From the material below, give the lines running from the one containing "Is wooden dining" through the one containing "1915 millimetres" as a numbered list, both end lines included and blank lines dropped.

DATA SUPPLIED:

_ _ _ _ _

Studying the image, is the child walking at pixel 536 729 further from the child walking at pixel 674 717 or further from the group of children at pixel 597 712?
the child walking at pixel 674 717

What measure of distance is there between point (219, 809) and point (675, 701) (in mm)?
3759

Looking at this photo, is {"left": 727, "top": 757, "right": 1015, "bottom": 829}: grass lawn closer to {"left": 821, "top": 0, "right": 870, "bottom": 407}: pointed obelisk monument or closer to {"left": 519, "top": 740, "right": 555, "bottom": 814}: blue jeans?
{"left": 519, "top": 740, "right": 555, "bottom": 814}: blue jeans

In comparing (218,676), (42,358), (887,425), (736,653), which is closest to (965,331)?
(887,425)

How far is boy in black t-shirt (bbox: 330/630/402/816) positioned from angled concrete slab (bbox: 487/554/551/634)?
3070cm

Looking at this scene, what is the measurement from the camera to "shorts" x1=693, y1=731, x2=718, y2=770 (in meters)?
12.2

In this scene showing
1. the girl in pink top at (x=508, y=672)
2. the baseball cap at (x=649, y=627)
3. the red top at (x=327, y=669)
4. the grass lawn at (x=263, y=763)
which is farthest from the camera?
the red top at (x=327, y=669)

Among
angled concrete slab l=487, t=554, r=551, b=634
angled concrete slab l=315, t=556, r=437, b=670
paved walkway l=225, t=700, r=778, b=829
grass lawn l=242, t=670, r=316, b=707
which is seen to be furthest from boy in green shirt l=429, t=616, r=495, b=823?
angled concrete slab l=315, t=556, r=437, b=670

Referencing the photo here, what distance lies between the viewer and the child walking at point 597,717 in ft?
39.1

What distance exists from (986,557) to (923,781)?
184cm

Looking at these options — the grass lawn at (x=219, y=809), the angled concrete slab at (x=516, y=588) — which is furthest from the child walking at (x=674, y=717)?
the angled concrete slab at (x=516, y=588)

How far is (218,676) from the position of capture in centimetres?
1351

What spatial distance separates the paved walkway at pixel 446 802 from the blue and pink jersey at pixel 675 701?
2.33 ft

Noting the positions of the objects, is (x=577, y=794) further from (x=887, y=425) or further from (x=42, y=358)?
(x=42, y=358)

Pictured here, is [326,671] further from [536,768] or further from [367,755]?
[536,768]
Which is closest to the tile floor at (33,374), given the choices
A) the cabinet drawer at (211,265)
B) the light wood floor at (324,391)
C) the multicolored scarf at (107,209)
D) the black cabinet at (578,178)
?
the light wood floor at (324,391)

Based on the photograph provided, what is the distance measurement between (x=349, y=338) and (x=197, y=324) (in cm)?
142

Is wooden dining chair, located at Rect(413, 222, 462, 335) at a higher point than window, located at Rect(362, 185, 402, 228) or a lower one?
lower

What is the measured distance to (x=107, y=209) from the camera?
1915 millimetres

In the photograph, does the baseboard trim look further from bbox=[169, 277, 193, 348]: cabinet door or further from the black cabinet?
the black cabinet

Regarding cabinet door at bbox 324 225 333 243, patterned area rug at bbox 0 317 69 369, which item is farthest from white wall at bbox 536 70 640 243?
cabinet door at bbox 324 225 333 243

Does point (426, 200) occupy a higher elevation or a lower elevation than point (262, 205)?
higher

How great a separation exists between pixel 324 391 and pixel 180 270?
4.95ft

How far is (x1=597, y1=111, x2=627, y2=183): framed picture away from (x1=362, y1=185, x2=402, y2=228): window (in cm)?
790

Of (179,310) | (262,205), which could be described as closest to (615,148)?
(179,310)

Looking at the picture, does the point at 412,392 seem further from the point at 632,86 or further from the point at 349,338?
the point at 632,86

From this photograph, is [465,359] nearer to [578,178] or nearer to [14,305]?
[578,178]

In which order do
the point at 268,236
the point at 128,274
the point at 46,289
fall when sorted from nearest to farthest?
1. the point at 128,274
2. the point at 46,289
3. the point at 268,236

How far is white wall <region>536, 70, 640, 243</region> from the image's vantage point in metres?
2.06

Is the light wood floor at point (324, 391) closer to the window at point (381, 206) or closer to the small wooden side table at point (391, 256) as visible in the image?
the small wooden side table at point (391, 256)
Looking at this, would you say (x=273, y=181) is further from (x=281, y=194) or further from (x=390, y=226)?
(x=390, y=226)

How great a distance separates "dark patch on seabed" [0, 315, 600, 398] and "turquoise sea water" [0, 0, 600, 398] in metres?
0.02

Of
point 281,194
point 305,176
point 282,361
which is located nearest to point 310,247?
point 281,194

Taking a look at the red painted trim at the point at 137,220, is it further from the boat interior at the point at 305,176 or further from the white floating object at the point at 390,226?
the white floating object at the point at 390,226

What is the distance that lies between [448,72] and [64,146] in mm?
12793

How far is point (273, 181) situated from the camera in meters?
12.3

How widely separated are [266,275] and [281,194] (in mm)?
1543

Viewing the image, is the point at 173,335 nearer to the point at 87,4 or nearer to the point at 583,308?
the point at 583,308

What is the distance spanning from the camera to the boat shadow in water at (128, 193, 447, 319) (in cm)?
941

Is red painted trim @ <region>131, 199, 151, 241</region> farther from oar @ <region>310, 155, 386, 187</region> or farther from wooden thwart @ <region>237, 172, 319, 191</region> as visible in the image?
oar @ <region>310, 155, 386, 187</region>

_ _ _ _ _

THE REPLY:
1. Is wooden dining chair, located at Rect(413, 222, 462, 335) at a higher point than window, located at Rect(362, 185, 402, 228) or a lower one?
2. lower
3. What is the measured distance to (x=107, y=209) from the camera?
4. 1915 millimetres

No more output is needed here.